Sitting in my car, I tipped back the last of the nectar, savoring every single drop. Yet, even as I licked a tiny bit of pulp from the rim, memories flooded back to the best juice I have ever tasted. Whether from the corner store carton or a vat homemade by the village women, my taste buds have never received such treat as when I was in the Dominican Republic. While mulling over juice, other memories seeped in, too; not all happy, but all worthwhile.

I remembered the feeling of homesickness that wracked me throughout the trip. I remembered my fellow missionaries laughing and dancing in an underground disco. I remembered Allende, whose unused phone number still sits creased in my Bible. And, most of all, I remembered Elena; a sweet little girl of about 5 or 6 I met in a campo (village) set a ways off from the main road.

We spent two days in the campo, with this sweet, remote group of people, painting their church and playing with their children. There we took turns running and climbing and singing and working throughout the heat of the day. I met Elena the first day and promised to play again when we came back the second. Yet, on day two Elena was nowhere to be found, so another girl graciously took us to find her.

The unmarked path before us wound through the Dominican countryside, lush with tropical foliage. Along the way we passed beautiful gullies and trees brimming with ripe limoncias. It took everything in me not to stop and stare at the world around me, but to just press on. In less than ten minutes, we reached Elena’s home. I can still picture her running out to meet us in shorts and a t-shirt, pigtails flopping with each bound.

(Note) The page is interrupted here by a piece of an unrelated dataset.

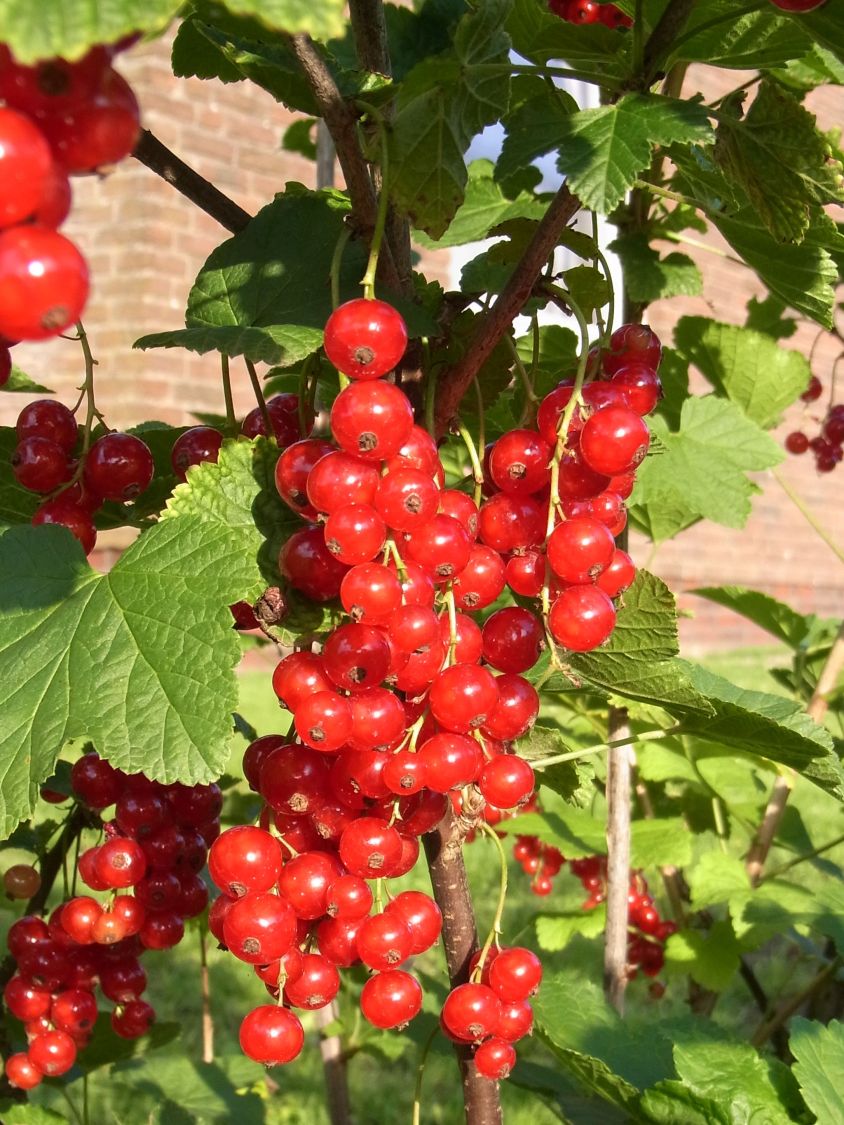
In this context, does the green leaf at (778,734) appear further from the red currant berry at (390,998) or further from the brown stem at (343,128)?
Result: the brown stem at (343,128)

To no avail, I tried to convince her mother that we would just be playing and getting dirty and a dress was not necessary, that Elena would be better off in her shorts and t-shirt. However, before she could come back with us, her mother made her put on a nice dress, to impress us I suppose, though I stood there in my bathing suit, tank top, and gym shorts. In fact, on the trek back home the day before, my sandals had ripped apart and now shone in the light, patched with silvery duct tape. While we waited for Elena, I surveyed my duct-tape-patched sandals, and then swept my gaze to the dirt floor, up the clay walls and eventually around the sparsely decorated room.

I remembered the thought of Elena returning home that evening, her best dress muddied and soiled, saddened me greatly, knowing how fiercely my mother would react had it been me. Looking back, I wondered at the parallel of my own universe. In my life there is a great emphasis placed on wearing the right thing for the right occasion. I get ready in the morning, put on a face to impress a makeup-less world and carefully zip up my best dress only to slide through the mud of life. Every morning consists of getting made up only to return unmade by the end of the day. Yet, what good is life if we don’t get our hands dirty? And what good are best dresses if we never wear them, afraid to soil them?

Like my acid-based diet, we have to give up so many things in life. Why do we hold back on those we can tastefully enjoy? Why not celebrate life’s little occurrences with as much pomp and circumstance as the triumphs? Maybe we should all put on our best dresses to face the day, even if we know all it will bring is a slide through the mud. Perhaps Elena and her mother had the right idea after all. It makes me want to wear my prettiest dresses for everything, even to wash the floor. You know—if I ever get around to it.